1. Human-AI Co-Embodied Intelligence for Scientific Experimentation and Manufacturing
A visionary research preprint describes a new “human-AI co-embodied intelligence” paradigm, where wearable hardware, human expertise, and agentic AI collaborate in real time to guide and correct complex lab-scale manufacturing and experimentation—demonstrated by an APEX mixed-reality system that outperforms general multimodal LLMs in a cleanroom fabrication workflow. (arxiv.org)
“Here, we introduce human-AI co-embodied intelligence, a new form of physical AI that unites human users, agentic AI, and wearable hardware into an integrated system...”
2. How did evolution shape the human appreciation of beauty?
This thoughtful Aeon essay traces a co-evolutionary “virtuous spiral” between producers and consumers of beauty: as intricate patterns emerge, perceptual sensitivity sharpens, driving both taste and creative skill to ever greater heights. (aeon.co)
“Michael Baxandall wrote that taste is ‘the conformity between discriminations demanded by a painting and skills of discrimination possessed by the beholder.’”
3. Huge swathes of human knowledge are missing from the internet. By definition, generative AI is shockingly ignorant too
Cornell researcher Deepak Varuvel Dennison exposes how the digital dominance of Western, English-language sources means GenAI systems marginalize oral traditions, low-resource languages, and centuries of local wisdom—threatening the resilience and diversity of global knowledge. (aeon.co)

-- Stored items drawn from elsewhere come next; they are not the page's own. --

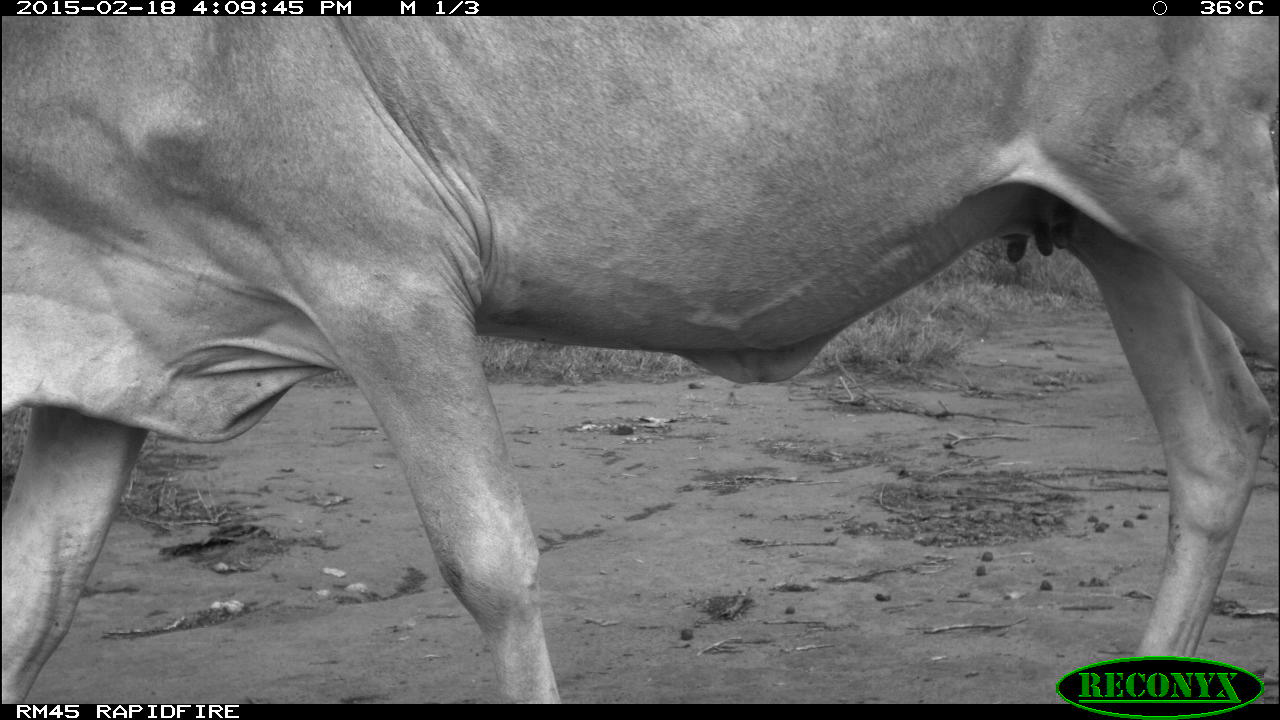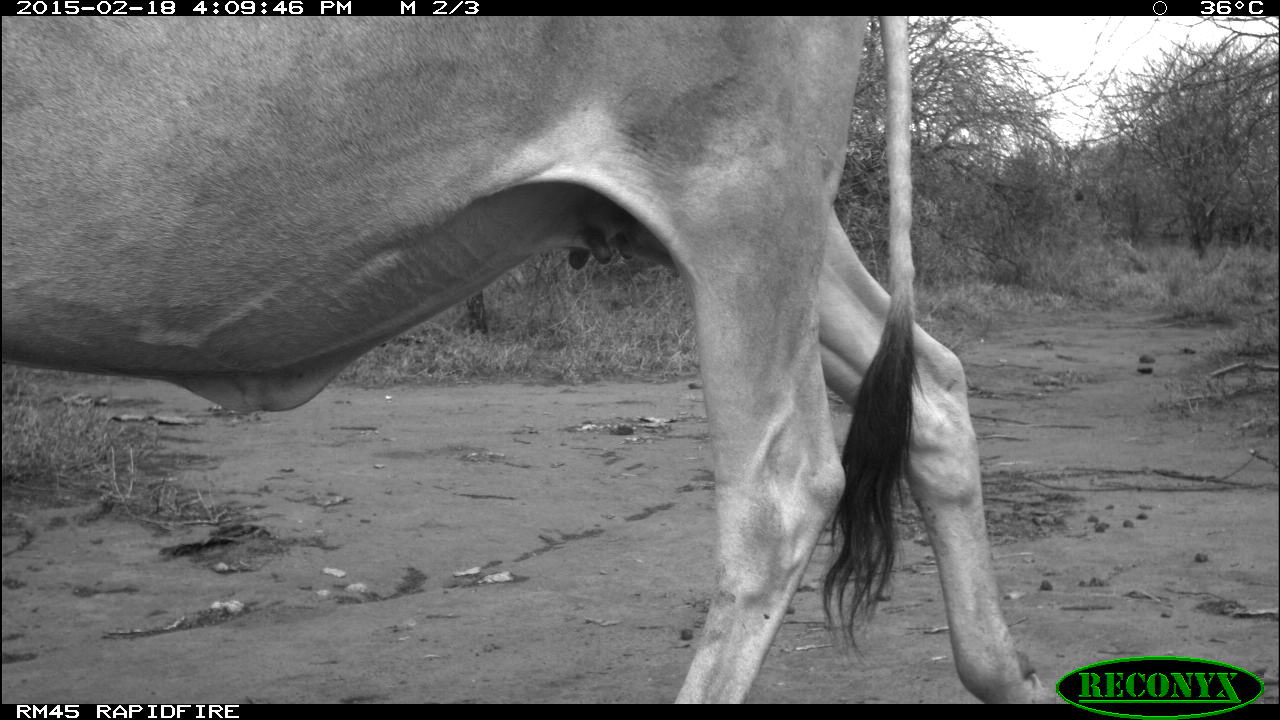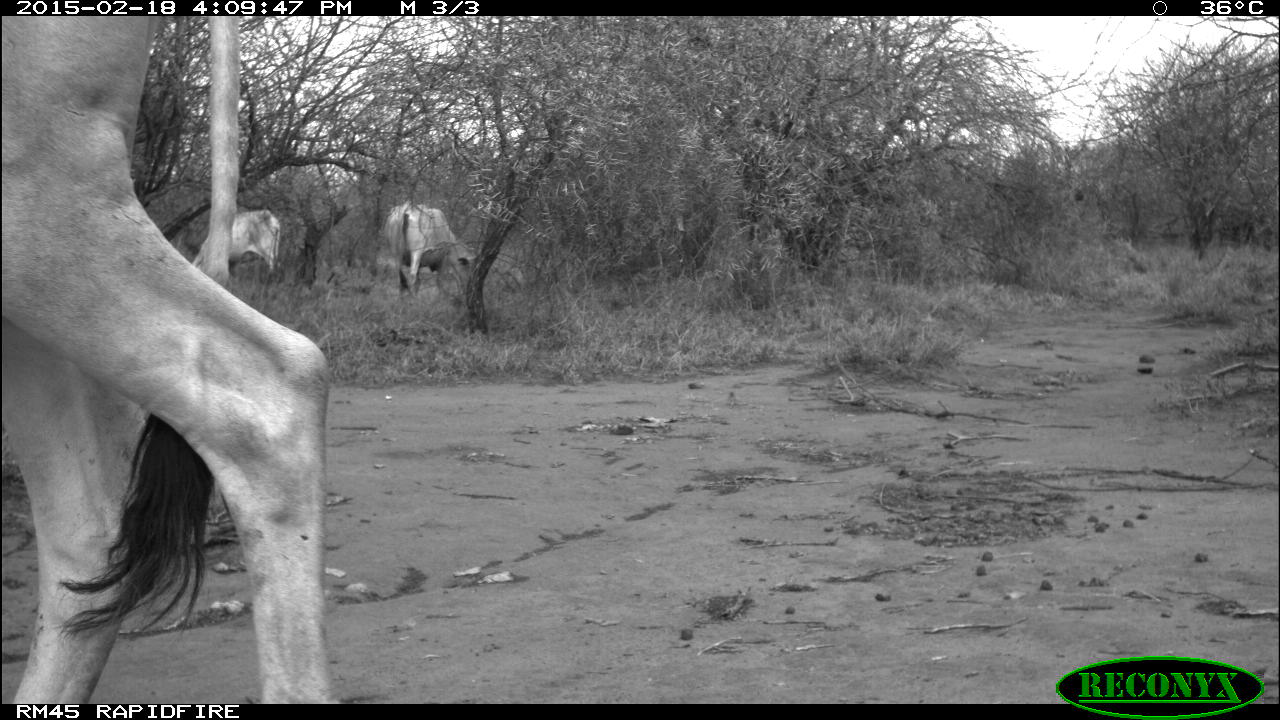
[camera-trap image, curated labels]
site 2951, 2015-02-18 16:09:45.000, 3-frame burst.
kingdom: Animalia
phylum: Chordata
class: Mammalia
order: Artiodactyla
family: Bovidae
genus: Bos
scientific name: Bos taurus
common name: domestic cattle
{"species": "Bos taurus (domestic cattle)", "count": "4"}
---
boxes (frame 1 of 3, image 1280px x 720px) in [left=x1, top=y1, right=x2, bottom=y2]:
bos taurus: [left=1, top=17, right=1277, bottom=704]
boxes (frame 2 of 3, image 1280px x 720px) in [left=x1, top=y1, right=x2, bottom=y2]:
bos taurus: [left=2, top=16, right=1059, bottom=703]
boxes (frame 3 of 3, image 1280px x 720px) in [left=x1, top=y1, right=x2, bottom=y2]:
bos taurus: [left=2, top=16, right=326, bottom=705]; [left=384, top=200, right=478, bottom=304]; [left=201, top=210, right=281, bottom=275]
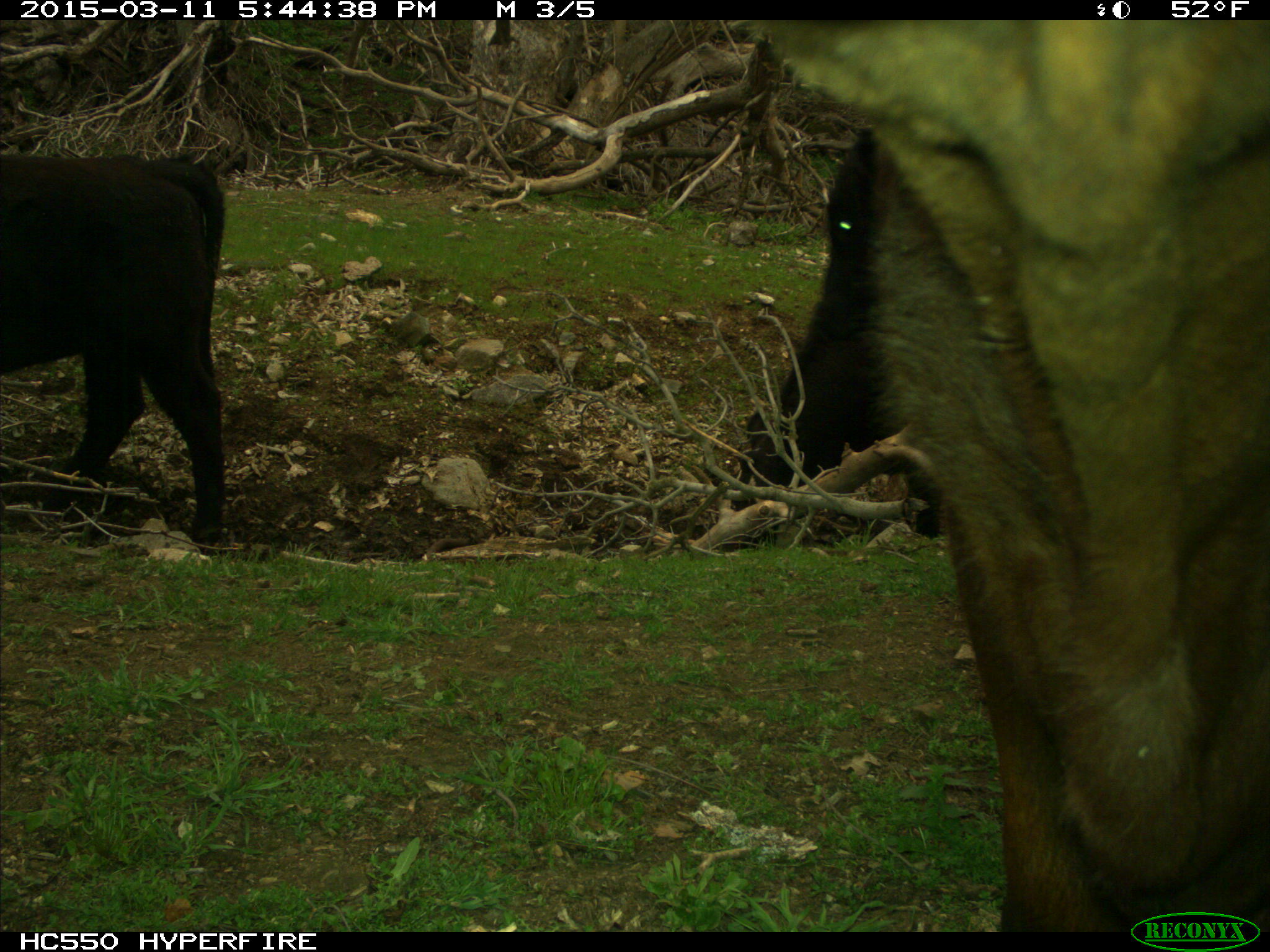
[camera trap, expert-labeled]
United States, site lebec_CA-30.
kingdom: Animalia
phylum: Chordata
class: Mammalia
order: Artiodactyla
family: Bovidae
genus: Bos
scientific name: Bos taurus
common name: domestic cow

“By amplifying these hierarchies, GenAI risks contributing to the erasure of systems of understanding that have evolved over centuries, disconnecting future generations from vast bodies of insights and wisdom...”
4. Design Matters: Craig Federighi and Alan Dye
In a rare live conversation at Apple’s Cupertino studio, two of the company’s most influential creatives reflect on the “behavioral language” that underpins iOS 26 and every Apple interface—revealing how form and function are woven into a seamless, cross-device experience. (printmag.com)
“Together, Craig and Alan represent the rare combination between engineering and design at its highest level. Their partnership doesn’t just shape how Apple products work, it shapes how they feel and behave.”
5. What makes a memorable image? Q&A with Stuart Franklin of Magnum
Magnum photographer Stuart Franklin delves into the alchemy of visual memory, arguing that images endure not only through dramatic content but often by “breaking a mold”—through light, surprise, and archetypal resonance—as he illustrates with examples from Vermeer, Van Gogh, McCullin, and contemporary quiet portraits. (aeon.co)
“Often, for me, the most memorable images are ones that break a mold, or break a silence.”